Un comité des travaux au Sénat

Renouvellement du Sénat

Un comité des travaux au Sénat

Cet article par Paul G Thomas a été publié pour la première fois en anglais dans Policy Options le 18 mai 2018.

Paul G. Thomas est professeur émérite d’études politiques, Université du Manitoba. Il est membre du Comité consultatif d’Élections Canada.

Contrairement à « l’ancien » Sénat qui était partisan et relativement docile par le passé, le « nouveau » Sénat devient une force politique qu’on ne peut passer sous silence dans le processus d’adoption des politiques nationales. Le gouvernement, la fonction publique, les groupes d’intérêt et les autres acteurs du domaine politique doivent s’attendre et se préparer à tenir compte des points de vue divergents d’une chambre haute sur laquelle ils ne peuvent plus compter pour suivre la volonté du gouvernement et s’en remettre automatiquement à la Chambre des communes.

*Données:*
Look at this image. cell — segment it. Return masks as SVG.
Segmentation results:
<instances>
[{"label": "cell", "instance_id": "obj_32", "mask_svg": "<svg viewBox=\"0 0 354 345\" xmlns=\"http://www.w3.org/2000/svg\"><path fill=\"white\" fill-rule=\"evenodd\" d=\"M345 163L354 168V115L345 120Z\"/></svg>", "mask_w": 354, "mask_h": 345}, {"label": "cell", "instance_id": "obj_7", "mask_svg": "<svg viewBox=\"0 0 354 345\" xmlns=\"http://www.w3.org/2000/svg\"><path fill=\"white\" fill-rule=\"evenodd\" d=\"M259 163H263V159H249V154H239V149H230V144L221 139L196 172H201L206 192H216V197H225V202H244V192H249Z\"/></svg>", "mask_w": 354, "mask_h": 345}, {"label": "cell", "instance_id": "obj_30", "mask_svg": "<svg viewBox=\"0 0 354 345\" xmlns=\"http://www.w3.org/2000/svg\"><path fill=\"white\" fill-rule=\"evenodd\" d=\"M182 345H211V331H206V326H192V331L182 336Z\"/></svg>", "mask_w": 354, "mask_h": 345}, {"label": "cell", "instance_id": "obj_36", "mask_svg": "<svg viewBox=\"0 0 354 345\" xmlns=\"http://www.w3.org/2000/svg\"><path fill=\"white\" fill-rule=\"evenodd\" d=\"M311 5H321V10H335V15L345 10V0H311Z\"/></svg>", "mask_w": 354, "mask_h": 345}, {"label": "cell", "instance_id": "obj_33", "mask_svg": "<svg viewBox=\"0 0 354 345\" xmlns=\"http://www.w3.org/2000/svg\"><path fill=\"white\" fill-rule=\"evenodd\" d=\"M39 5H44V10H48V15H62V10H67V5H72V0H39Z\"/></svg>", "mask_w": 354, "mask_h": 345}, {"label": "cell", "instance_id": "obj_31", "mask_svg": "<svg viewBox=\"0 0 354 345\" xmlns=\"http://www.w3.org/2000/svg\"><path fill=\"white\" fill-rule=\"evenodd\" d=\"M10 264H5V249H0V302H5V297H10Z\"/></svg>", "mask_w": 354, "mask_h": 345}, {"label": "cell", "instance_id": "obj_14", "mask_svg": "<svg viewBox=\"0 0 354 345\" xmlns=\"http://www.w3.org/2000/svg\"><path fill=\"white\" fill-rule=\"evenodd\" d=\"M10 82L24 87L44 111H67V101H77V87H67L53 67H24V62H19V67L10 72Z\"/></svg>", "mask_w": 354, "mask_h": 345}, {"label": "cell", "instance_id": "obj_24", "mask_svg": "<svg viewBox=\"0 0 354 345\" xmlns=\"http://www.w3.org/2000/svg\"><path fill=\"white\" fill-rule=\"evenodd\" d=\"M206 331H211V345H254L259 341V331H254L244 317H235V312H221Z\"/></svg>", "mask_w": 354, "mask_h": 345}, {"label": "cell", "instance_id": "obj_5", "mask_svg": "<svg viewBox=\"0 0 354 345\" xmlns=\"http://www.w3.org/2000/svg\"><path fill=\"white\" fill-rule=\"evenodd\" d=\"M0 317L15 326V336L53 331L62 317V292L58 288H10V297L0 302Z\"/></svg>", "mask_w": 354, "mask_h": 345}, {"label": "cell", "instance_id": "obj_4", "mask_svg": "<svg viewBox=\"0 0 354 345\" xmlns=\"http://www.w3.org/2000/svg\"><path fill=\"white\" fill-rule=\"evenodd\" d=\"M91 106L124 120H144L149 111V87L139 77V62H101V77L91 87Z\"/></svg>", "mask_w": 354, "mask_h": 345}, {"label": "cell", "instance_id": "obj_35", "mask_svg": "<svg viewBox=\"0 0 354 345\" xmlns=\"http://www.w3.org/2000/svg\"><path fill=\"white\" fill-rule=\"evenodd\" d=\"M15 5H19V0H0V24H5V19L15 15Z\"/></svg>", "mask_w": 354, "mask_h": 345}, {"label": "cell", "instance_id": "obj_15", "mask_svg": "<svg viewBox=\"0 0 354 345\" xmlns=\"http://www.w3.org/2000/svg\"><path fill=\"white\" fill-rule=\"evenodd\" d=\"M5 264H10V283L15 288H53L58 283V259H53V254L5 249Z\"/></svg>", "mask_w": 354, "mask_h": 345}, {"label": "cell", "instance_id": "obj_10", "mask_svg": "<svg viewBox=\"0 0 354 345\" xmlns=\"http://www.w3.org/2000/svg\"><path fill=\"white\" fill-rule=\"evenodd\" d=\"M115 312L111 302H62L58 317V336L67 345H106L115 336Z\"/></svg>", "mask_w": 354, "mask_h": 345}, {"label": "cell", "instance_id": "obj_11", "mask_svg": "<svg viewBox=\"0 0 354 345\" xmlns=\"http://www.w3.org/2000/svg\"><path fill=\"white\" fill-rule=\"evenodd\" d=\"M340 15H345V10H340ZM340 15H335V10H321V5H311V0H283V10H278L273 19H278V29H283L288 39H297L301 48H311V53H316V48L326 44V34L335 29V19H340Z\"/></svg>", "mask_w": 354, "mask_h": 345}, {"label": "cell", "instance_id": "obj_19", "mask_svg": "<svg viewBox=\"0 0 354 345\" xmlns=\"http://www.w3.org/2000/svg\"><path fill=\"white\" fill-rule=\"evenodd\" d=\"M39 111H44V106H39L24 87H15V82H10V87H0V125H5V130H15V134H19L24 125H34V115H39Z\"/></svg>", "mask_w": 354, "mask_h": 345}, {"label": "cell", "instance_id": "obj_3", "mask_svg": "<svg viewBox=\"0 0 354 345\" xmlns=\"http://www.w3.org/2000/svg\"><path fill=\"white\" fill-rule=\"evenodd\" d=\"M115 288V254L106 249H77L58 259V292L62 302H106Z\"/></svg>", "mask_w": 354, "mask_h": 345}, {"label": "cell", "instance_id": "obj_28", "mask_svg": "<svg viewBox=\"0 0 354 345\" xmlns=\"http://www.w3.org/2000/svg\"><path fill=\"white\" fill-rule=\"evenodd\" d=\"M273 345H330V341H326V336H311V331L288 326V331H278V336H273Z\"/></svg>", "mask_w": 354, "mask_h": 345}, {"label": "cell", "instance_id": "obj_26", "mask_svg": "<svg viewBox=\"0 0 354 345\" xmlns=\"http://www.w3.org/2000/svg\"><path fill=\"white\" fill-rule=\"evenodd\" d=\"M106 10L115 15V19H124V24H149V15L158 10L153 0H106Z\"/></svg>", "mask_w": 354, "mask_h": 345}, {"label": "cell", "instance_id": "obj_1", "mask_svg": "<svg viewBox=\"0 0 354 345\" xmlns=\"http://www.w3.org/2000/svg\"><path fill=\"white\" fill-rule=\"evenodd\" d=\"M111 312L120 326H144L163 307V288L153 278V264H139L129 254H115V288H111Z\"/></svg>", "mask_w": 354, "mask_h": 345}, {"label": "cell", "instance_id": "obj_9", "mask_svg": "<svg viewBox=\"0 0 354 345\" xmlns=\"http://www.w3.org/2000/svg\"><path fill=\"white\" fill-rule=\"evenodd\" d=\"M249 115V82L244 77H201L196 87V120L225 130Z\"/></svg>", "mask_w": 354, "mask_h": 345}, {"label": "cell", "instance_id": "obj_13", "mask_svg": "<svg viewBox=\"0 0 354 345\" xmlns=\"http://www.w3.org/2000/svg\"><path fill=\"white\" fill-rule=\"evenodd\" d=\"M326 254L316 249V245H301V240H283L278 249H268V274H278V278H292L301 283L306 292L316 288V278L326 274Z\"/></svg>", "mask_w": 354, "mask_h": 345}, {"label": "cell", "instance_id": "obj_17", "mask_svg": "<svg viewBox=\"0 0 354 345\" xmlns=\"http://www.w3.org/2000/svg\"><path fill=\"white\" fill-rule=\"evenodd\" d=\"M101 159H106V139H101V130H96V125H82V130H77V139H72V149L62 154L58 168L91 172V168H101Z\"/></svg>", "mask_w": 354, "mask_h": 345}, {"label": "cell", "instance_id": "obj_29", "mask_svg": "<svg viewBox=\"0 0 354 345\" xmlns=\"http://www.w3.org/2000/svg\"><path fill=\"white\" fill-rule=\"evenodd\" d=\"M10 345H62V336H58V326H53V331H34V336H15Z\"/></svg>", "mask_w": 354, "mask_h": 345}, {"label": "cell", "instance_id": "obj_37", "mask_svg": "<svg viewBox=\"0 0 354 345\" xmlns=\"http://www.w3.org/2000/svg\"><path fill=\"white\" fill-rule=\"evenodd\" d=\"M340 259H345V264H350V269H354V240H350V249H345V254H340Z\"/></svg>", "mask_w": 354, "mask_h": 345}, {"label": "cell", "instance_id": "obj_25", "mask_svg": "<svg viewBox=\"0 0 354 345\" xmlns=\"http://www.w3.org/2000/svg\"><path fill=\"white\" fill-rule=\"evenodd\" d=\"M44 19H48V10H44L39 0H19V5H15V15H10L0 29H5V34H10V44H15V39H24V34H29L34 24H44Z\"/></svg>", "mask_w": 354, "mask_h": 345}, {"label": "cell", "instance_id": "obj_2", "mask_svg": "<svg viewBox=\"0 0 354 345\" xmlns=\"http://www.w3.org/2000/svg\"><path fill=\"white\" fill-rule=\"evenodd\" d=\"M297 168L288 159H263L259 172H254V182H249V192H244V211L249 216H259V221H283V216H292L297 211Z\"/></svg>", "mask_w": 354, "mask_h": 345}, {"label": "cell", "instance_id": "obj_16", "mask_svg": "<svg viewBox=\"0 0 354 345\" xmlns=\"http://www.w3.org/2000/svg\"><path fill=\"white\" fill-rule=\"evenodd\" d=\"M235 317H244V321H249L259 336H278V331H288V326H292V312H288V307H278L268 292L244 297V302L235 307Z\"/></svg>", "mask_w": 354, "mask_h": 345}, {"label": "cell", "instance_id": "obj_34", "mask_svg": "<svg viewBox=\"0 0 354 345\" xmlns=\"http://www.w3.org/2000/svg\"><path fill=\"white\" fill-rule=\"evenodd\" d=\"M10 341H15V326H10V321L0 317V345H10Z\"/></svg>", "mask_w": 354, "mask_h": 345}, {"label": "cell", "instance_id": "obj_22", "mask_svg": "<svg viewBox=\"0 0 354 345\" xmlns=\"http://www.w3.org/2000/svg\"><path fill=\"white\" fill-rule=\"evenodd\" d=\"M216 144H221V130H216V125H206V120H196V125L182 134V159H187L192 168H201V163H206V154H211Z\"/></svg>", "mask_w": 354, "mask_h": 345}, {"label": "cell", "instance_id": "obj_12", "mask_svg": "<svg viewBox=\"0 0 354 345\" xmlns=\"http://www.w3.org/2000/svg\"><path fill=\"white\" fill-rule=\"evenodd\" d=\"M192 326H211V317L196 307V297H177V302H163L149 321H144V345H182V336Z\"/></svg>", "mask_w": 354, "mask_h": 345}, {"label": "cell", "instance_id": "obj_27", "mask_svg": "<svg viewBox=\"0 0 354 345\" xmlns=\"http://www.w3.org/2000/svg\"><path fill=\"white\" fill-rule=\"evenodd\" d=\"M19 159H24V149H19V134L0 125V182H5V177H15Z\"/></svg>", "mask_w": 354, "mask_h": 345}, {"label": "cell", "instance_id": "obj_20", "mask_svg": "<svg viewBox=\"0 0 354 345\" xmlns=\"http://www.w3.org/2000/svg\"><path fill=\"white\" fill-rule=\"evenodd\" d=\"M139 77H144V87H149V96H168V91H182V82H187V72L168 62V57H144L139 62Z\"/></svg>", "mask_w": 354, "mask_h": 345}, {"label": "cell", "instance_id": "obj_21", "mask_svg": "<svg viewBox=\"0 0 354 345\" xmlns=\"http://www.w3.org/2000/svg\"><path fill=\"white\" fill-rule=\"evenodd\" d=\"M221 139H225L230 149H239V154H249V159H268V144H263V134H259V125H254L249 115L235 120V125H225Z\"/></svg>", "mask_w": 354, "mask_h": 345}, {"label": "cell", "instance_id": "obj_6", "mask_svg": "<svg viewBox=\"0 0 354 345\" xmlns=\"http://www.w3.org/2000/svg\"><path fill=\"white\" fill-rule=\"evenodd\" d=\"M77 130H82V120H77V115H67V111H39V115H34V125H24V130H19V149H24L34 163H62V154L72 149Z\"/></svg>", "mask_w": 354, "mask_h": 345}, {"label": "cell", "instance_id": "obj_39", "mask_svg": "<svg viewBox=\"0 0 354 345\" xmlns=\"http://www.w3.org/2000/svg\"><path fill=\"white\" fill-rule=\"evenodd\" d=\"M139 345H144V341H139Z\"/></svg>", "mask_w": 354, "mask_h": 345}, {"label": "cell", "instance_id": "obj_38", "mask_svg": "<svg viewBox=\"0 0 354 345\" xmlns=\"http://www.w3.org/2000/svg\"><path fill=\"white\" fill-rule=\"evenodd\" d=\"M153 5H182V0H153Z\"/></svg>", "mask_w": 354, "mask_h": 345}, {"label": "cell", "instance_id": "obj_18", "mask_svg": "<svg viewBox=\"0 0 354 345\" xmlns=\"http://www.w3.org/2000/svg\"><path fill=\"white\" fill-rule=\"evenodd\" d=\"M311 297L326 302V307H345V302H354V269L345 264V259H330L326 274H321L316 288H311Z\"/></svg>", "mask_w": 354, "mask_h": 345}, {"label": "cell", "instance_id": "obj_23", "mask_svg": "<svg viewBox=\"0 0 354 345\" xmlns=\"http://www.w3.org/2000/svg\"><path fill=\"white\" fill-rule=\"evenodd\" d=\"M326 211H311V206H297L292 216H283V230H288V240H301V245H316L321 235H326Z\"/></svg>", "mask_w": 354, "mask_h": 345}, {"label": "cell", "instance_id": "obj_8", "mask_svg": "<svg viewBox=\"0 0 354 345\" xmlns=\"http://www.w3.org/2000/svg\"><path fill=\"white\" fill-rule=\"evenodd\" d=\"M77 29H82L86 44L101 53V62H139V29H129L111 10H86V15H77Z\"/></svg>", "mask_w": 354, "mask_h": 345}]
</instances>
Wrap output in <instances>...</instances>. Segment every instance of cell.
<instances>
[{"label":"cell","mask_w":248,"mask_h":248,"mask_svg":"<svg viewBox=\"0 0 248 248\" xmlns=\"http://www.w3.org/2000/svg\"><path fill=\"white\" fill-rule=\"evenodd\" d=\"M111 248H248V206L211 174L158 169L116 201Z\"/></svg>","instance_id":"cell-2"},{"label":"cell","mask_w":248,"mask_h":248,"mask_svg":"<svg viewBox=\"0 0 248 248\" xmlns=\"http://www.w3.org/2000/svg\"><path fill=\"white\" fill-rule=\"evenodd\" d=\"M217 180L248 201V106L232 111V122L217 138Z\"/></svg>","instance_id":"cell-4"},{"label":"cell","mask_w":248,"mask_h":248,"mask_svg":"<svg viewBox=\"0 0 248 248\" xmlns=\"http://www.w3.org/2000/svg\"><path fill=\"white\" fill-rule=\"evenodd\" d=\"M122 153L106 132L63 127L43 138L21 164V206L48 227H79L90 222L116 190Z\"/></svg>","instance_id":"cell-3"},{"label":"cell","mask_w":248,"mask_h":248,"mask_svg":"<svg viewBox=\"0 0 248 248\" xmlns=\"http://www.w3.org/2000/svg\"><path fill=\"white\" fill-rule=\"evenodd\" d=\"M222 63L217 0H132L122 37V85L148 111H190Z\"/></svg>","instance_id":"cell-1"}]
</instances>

*Objectif 1:*
D'après le texte sur le Sénat, dans quelle publication l'article a-t-il d'abord paru en anglais, et à quelle date ?
*Objectif 2:*
Selon le texte sur le Sénat, pourquoi le gouvernement et les autres acteurs politiques doivent-ils se préparer à tenir compte des points de vue divergents de la chambre haute ? Répondez en une à trois phrases.
*Objectif 3:*
Énumérez tous les acteurs qui, d'après le texte sur le Sénat, doivent s'attendre à tenir compte des points de vue divergents de la chambre haute.
Appuyez-vous uniquement sur le texte.

*Réponse 1:*
Dans Policy Options, le 18 mai 2018.

*Réponse 2:*
Ils ne peuvent plus compter sur la chambre haute pour suivre la volonté du gouvernement et s'en remettre automatiquement à la Chambre des communes. Contrairement à l'ancien Sénat, partisan et relativement docile, le nouveau Sénat devient une force politique qu'on ne peut passer sous silence dans l'adoption des politiques nationales.

*Réponse 3:*
- le gouvernement
- la fonction publique
- les groupes d'intérêt
- les autres acteurs du domaine politique